Circadian clock control of translation fidelity through MetRS-mediated methionine misincorporation
Circadian clock control of translation fidelity through MetRS-mediated methionine misincorporation
Best, G.; Mohan, S.; Purvine, S.; Bell-Pedersen, D.
AbstractTranslation fidelity is generally viewed as a constitutive process that deteriorates under stress and aging. Here we show that the fidelity of amino acid incorporation is instead dynamically regulated by the circadian clock. In Neurospora crassa, methionine (Met) misincorporation into proteins exhibits robust daily rhythms, peaking at night coincident with elevated reactive oxygen species (ROS). Rhythmic Met misincorporation requires the circadian clock, the ERK-family MAPK MAK1, and MAK1-dependent phosphorylation of methionyl-tRNA synthetase (MetRS), linking circadian signaling to regulated mistranslation associated with oxidative stress resistance. Preventing MetRS phosphorylation abolishes rhythmic Met misincorporation, impairs growth, and increases sensitivity to oxidative stress, whereas a phosphomimetic MetRS mutant enhances oxidative stress survival. Proteome-wide analyses identified thousands of Met misincorporation events, including a rhythmic subset that oscillates independently of corresponding protein abundance, suggesting that mistranslation dynamically remodels proteome composition across the day. Together, these findings establish translation fidelity as a regulated circadian output and support a model in which the circadian clock temporally regulates mistranslation to enhance oxidative stress resilience. Significance StatementBiological clocks regulate translation termination fidelity, but whether they also control the accuracy of amino acid incorporation during protein synthesis was unknown.

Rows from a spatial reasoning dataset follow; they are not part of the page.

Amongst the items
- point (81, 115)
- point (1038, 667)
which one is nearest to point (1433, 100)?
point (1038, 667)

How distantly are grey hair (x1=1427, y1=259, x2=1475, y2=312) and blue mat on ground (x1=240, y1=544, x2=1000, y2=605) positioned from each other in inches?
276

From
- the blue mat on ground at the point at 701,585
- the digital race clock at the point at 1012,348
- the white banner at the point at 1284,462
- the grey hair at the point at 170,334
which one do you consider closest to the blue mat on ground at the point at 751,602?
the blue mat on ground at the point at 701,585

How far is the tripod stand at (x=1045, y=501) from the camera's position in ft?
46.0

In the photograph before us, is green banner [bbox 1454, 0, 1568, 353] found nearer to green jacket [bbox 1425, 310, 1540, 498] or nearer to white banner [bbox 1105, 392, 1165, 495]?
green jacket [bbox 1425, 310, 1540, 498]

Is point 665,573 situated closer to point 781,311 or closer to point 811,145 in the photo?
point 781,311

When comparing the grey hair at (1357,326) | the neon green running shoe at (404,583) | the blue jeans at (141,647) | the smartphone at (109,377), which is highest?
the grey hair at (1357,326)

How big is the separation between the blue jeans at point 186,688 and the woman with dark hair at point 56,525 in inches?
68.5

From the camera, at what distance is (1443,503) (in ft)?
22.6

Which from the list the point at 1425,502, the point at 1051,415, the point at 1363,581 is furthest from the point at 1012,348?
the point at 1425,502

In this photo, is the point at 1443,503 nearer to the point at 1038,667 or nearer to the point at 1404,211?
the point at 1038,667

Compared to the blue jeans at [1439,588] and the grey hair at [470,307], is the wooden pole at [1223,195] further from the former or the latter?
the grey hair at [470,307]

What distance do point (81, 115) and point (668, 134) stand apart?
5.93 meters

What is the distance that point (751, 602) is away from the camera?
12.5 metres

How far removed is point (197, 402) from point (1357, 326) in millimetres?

We show that the circadian clock drives rhythmic methionine misincorporation into proteins through ERK-family MAPK signaling and phosphorylation of methionyl-tRNA synthetase. Methionine misincorporation peaks during periods of elevated oxidative stress, and disrupting this regulation compromises oxidative stress survival, whereas constitutive activation enhances resistance. Together with previous work on translation termination fidelity, these findings reveal that biological clocks regulate multiple layers of translation fidelity and identify adaptive mistranslation as a mechanism that promotes cellular resilience.